Como fará isso, concretamente? Ainda não definiu o plano de ação, mas já começou um processo de consulta popular no qual pode opinar qualquer pessoa maior de 16 anos e que esteja empadronada (com domicílio declarado) na cidade. Há quem critique tal método, alegando que com isso a prefeitura demonstra não saber muito bem o que fazer, mas no mínimo a empreitada acerta ao explorar o perfil participativo da população da cidade. E também aposta em sua tradição de defender, sempre que possível, o espaço das pessoas antes do que dos automóveis.

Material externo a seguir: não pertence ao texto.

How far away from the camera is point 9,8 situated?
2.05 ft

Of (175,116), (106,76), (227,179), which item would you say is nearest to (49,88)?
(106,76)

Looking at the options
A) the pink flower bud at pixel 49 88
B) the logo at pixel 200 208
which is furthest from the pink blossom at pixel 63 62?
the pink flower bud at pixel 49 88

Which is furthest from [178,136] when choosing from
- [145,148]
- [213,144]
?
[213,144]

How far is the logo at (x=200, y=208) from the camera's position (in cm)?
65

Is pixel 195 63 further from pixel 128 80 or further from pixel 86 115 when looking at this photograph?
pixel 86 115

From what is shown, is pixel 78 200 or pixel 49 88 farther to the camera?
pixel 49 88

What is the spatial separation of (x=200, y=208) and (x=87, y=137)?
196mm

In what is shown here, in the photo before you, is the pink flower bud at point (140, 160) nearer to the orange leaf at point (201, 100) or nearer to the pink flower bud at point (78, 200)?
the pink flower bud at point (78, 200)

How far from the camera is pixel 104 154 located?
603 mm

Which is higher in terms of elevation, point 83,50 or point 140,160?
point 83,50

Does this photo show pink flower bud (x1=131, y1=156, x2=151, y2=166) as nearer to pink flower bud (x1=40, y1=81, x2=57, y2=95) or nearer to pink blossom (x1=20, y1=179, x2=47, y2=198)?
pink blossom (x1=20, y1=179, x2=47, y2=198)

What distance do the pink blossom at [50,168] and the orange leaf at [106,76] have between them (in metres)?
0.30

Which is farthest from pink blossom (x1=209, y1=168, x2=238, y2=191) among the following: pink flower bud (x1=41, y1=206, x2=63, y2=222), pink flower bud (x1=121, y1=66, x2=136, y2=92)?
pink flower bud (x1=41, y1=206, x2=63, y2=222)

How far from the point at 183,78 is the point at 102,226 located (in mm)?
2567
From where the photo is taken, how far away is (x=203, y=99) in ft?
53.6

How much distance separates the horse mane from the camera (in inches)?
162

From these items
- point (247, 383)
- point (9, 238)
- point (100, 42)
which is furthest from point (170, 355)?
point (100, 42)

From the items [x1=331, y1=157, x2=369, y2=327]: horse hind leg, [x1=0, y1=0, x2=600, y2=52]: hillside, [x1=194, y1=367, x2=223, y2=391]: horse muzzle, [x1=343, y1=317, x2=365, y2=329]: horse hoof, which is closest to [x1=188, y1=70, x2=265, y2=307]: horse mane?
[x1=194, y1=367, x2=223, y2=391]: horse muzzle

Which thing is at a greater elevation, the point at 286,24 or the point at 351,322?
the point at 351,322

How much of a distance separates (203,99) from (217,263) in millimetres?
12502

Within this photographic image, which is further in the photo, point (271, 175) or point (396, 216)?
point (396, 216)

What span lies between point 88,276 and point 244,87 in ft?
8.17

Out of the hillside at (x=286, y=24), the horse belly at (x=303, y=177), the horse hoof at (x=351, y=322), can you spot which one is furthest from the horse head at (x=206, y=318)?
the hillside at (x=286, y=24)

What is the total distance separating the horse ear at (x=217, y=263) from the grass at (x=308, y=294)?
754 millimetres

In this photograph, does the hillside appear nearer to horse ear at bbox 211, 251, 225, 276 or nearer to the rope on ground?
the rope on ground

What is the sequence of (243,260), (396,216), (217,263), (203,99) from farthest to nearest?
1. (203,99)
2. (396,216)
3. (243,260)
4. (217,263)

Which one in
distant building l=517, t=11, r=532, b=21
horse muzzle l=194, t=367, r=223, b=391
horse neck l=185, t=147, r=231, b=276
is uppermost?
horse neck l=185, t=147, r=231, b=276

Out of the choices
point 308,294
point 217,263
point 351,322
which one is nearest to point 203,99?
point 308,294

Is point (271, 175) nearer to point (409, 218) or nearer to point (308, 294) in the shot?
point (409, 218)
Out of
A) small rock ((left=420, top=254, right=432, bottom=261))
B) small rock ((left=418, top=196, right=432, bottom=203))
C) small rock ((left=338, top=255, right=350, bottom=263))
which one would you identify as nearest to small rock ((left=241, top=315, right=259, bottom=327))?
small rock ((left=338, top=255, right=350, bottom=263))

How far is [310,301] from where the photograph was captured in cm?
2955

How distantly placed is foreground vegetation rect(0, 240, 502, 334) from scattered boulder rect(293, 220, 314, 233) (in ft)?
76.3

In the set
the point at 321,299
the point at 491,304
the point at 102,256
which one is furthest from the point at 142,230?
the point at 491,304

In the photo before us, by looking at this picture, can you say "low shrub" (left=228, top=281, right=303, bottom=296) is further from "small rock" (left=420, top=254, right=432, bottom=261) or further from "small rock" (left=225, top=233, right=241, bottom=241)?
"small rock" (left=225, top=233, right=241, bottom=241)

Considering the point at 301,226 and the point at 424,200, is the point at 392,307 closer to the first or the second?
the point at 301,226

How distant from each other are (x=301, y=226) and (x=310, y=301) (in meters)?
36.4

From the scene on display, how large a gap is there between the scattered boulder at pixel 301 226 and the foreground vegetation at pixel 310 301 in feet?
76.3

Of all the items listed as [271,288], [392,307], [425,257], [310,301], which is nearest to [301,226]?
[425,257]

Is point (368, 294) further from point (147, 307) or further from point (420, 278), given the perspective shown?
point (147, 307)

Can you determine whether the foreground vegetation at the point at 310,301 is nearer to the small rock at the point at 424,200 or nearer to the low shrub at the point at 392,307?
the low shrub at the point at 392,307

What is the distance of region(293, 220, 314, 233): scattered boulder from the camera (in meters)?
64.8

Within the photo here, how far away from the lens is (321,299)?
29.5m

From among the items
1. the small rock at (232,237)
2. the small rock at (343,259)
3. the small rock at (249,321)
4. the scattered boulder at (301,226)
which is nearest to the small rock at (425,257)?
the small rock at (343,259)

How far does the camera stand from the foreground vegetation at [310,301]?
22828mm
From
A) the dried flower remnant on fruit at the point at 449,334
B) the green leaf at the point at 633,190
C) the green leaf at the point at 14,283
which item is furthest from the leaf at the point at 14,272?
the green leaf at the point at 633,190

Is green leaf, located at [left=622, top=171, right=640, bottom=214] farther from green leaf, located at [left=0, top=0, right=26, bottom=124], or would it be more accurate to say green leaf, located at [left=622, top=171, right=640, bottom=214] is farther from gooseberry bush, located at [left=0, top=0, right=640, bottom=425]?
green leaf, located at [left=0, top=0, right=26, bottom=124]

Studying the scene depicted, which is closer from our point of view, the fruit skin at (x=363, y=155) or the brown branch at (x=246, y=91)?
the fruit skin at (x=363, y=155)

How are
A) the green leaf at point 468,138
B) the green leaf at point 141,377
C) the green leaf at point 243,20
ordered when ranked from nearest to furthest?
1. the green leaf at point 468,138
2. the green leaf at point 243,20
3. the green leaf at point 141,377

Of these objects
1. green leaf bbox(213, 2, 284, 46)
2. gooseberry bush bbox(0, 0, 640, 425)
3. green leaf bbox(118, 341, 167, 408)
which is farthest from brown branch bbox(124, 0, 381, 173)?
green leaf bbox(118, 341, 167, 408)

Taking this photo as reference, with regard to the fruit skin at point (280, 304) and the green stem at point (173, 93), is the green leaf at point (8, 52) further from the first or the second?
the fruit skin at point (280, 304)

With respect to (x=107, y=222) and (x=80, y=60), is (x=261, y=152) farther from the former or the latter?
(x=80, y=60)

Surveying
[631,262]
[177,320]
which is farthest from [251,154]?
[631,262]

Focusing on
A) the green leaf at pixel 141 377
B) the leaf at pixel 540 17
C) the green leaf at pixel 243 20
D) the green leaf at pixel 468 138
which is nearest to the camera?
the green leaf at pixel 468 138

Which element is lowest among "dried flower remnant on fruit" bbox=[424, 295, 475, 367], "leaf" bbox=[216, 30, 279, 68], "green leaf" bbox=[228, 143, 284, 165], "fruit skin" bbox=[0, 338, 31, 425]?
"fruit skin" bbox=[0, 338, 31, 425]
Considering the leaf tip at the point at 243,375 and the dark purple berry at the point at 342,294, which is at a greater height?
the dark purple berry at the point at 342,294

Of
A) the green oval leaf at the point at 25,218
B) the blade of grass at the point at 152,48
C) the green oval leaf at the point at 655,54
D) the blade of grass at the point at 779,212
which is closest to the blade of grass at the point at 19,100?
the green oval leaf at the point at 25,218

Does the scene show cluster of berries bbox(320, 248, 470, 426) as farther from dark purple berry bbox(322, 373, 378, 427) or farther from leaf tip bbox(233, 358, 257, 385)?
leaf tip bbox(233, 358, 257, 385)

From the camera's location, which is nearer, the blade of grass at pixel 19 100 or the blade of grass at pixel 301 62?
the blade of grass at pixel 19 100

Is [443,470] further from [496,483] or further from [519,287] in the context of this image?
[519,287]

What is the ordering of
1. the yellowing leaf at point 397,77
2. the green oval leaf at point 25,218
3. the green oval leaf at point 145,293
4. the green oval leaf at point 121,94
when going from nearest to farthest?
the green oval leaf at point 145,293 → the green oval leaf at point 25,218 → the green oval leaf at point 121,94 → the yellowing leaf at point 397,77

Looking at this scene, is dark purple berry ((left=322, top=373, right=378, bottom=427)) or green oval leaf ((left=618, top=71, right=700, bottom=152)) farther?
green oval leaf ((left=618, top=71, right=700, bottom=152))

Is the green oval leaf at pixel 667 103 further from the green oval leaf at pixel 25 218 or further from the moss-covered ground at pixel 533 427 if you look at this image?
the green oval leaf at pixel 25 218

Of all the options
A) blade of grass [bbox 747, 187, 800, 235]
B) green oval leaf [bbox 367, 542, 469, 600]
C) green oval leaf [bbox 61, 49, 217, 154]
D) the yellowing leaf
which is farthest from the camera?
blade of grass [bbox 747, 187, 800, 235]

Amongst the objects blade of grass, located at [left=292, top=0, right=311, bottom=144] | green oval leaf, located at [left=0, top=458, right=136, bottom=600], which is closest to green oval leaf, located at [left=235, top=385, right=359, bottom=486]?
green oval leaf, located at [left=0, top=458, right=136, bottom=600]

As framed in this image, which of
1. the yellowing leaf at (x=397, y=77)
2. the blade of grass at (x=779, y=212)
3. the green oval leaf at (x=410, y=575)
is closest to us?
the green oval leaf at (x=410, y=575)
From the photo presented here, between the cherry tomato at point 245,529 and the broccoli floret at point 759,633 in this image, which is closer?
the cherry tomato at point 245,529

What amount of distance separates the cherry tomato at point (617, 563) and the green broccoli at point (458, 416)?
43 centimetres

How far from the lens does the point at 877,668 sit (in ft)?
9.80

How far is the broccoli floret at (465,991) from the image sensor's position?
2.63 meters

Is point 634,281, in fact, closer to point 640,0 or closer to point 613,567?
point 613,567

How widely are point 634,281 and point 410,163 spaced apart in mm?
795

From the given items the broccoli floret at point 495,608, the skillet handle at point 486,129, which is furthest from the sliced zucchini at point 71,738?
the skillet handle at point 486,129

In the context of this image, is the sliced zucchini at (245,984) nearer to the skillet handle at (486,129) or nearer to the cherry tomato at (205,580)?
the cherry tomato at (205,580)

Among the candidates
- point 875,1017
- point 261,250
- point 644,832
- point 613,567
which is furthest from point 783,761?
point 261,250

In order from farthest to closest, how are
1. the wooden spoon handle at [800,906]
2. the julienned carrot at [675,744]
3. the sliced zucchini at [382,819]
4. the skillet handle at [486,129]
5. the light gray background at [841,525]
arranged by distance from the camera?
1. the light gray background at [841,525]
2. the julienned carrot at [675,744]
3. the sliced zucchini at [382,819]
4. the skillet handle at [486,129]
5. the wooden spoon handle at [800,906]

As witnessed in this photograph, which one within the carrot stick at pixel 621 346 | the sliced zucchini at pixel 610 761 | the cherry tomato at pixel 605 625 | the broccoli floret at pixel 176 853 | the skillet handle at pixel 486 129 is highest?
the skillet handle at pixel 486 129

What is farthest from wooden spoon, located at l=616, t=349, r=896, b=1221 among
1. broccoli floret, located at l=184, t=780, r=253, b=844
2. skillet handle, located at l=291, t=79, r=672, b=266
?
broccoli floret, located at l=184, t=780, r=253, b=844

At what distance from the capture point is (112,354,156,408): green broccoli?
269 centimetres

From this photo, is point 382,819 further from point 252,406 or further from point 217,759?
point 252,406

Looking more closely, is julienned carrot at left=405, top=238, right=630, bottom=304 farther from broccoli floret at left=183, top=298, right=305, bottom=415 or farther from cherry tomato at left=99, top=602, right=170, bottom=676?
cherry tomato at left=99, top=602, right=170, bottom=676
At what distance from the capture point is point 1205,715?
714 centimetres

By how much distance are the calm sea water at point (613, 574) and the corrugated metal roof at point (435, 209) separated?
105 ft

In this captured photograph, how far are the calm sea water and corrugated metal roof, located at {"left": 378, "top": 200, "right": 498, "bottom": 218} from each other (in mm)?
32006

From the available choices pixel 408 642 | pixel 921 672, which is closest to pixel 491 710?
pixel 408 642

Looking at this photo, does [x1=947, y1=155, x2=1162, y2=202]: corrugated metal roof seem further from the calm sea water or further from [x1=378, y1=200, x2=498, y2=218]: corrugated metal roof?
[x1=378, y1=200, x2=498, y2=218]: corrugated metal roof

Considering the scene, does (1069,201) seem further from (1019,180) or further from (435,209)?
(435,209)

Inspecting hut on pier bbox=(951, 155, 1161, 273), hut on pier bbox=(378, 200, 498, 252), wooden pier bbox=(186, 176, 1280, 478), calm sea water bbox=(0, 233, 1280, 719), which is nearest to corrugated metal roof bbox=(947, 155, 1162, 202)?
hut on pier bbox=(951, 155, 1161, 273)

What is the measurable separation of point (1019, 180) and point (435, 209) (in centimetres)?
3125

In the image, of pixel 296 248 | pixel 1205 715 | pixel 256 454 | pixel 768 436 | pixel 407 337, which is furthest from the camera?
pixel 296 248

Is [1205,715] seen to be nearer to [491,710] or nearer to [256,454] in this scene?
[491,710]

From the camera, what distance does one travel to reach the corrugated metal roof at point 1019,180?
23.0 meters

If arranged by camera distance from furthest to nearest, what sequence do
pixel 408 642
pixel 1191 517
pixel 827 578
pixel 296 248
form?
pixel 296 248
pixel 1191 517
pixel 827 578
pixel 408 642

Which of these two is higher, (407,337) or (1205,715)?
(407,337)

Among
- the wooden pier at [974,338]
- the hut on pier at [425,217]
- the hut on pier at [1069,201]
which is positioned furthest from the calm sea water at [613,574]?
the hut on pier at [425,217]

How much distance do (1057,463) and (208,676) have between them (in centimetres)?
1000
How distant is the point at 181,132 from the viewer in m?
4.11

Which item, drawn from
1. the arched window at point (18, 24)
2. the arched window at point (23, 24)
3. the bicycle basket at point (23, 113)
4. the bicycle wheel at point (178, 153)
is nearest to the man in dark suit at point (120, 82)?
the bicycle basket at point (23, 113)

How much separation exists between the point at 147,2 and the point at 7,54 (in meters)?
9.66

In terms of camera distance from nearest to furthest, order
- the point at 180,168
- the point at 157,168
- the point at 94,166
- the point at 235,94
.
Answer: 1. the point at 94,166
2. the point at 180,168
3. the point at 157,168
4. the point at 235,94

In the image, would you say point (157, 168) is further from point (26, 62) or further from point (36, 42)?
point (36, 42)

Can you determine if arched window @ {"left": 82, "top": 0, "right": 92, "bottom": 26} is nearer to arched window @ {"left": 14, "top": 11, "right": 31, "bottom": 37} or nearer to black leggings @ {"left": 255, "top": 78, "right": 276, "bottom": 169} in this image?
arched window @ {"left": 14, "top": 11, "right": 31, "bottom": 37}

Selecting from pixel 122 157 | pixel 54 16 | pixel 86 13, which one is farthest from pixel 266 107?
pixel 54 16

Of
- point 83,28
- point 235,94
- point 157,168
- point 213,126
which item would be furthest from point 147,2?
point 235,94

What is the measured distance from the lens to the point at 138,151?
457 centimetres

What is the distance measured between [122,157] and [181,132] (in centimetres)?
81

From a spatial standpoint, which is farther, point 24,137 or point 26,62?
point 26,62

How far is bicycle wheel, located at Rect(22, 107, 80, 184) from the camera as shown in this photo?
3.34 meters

Já o Passeig San Joan, que liga os descolados bairros Gràcia e Born, terá, também sob consultoria de moradores, um de seus trechos principais – entre a praça Tetuan e o Arco do Triunfo – transformado no que o prefeito chama de “eixo cívico”: os 12,5 metros atuais de calçadas passarão a 17 metros, haverá mais iluminação, jardins, árvores e brinquedos infantis. Acolherá mais idosos em mais banquinhos, mais crianças se divertindo. E passará, por fim, a rivalizar com outra avenida do Eixample, paralela, o mundialmente conhecido Passeig de Gràcia. Os pedestres agradecem.

  • Daniel Setti

    é jornalista e vive desde 2006 em Barcelona, na companhia de 1,6 milhão de pessoas.